**Work instructions**
Transcribe the entries below from the first one through the line containing "Eurosoft Womens Elesha", both included, and leave the pictures out of your answer.

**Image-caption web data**
....................

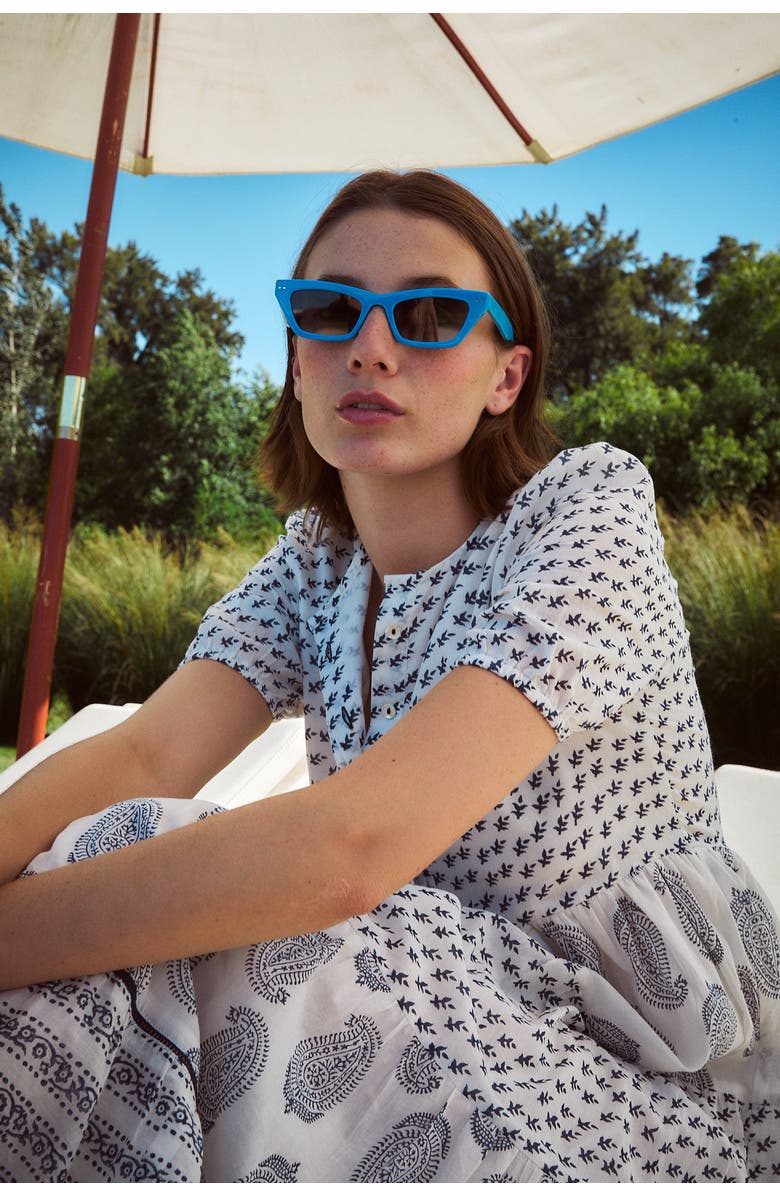 Ro's Garden Daphne Midi Dress, Alternate, color, Blue Indienne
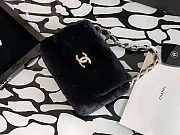 Chanel flap with diamonds strap mink hair black 23cm - 1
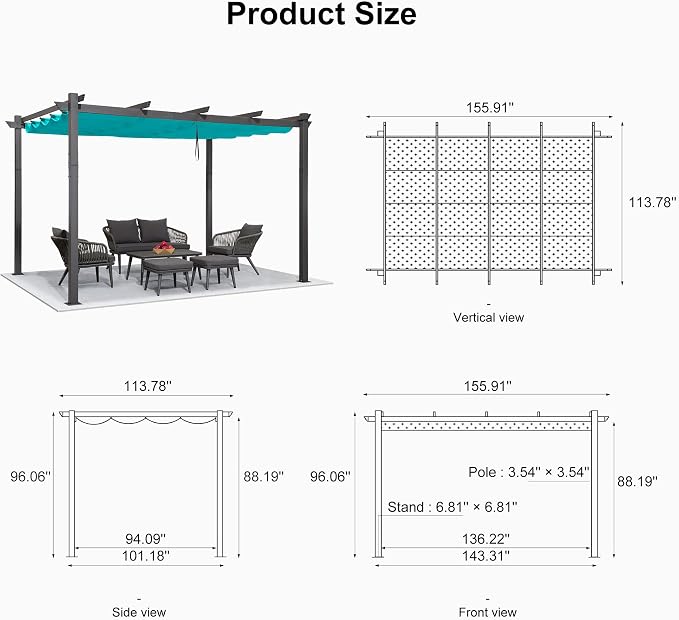 PURPLE LEAF 10' X 13' Outdoor Retractable Pergola - Image 7
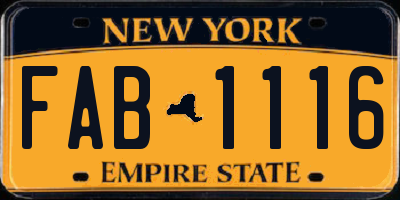 NY license plate FAB1116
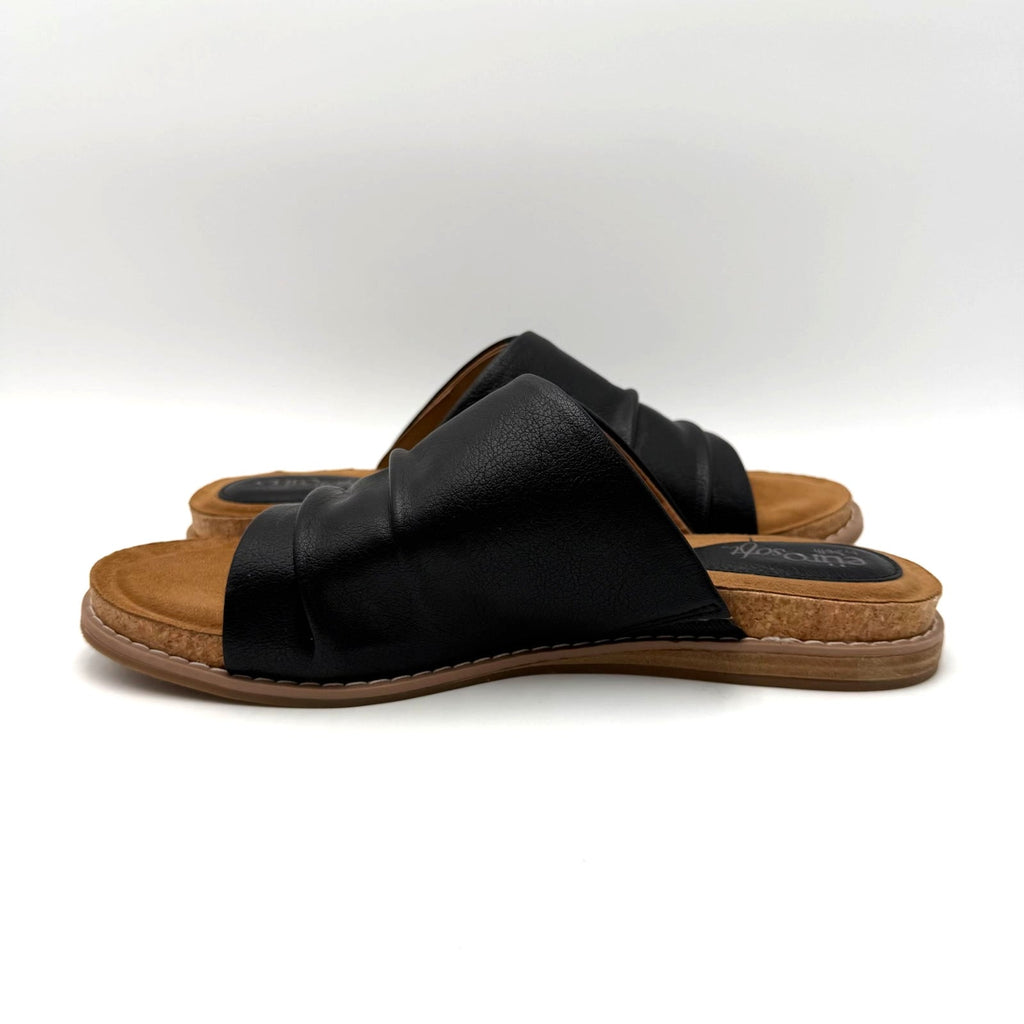 Eurosoft Womens Elesha Slide Sandals Size 8.5 Black Ruched Faux Leather NWOB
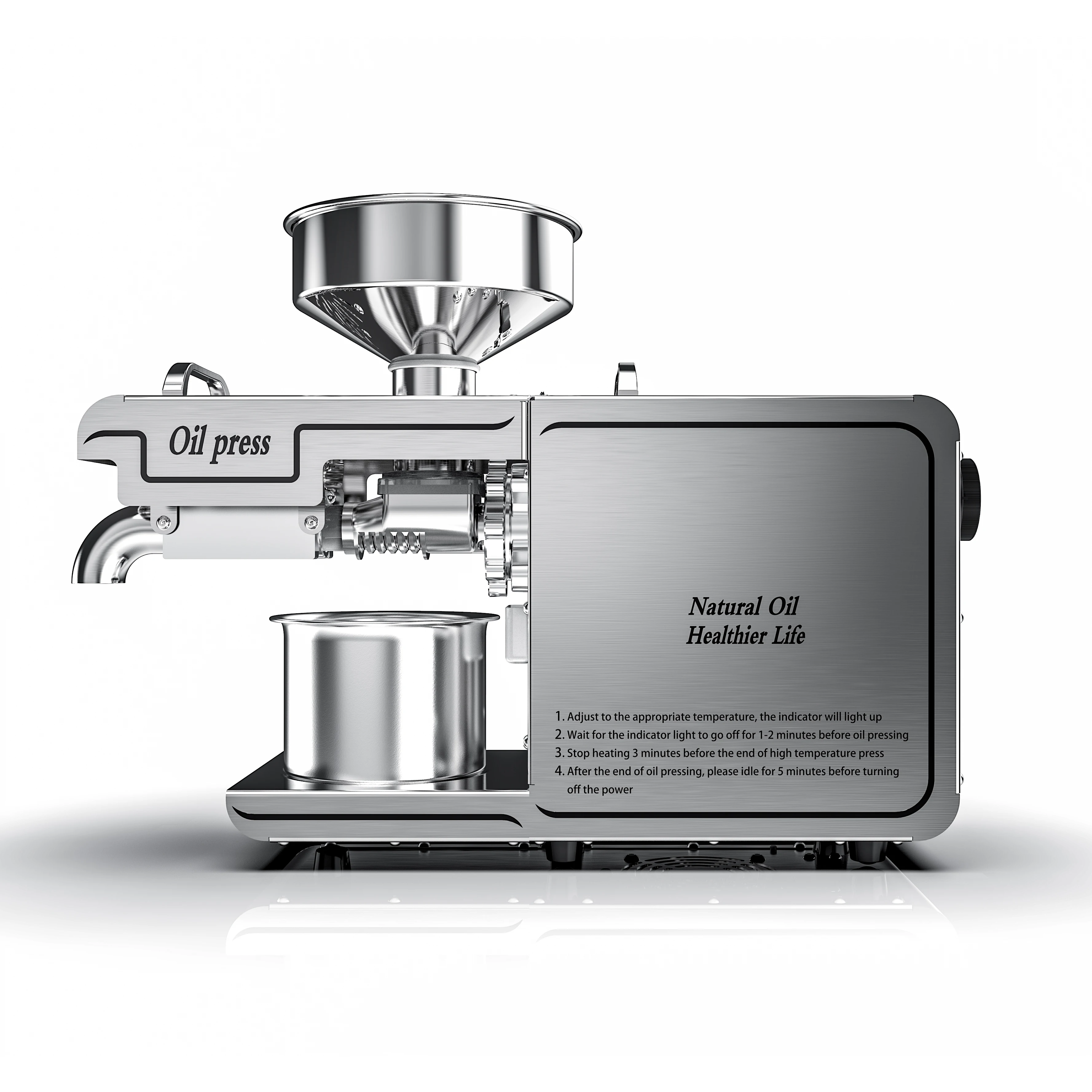 

Electric Automatic Hot/Cold Stainless Steel Oil Press With Temperature Control Regulation for Peanut Oil Press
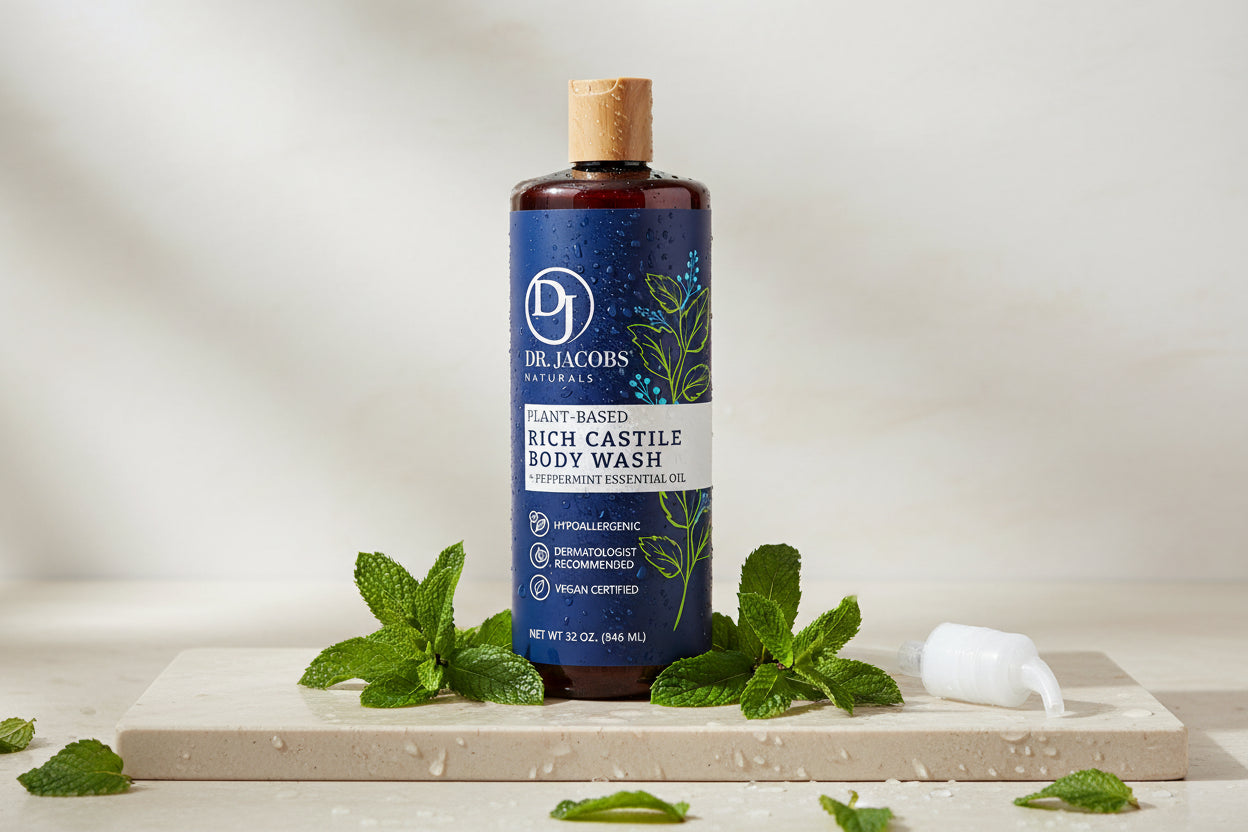 Peppermint Castile Body Wash – All-Natural, Moisturizing & Gentle for Sensitive Skin | 32oz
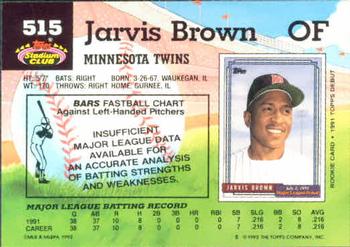1992 Stadium Club #515 Jarvis Brown Back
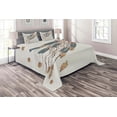 thumbnail image 1 of Ambesonne Jellyfish Quilted Coverlet 3 Pcs, Boho Feather Shells Fish, Queen Size, Grey Beige Brown, 1 of 2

....................

**Output for this task**
 Ro's Garden Daphne Midi Dress, Alternate, color, Blue Indienne
 Chanel flap with diamonds strap mink hair black 23cm - 1
 PURPLE LEAF 10' X 13' Outdoor Retractable Pergola - Image 7
 NY license plate FAB1116
 Eurosoft Womens Elesha Slide Sandals Size 8.5 Black Ruched Faux Leather NWOB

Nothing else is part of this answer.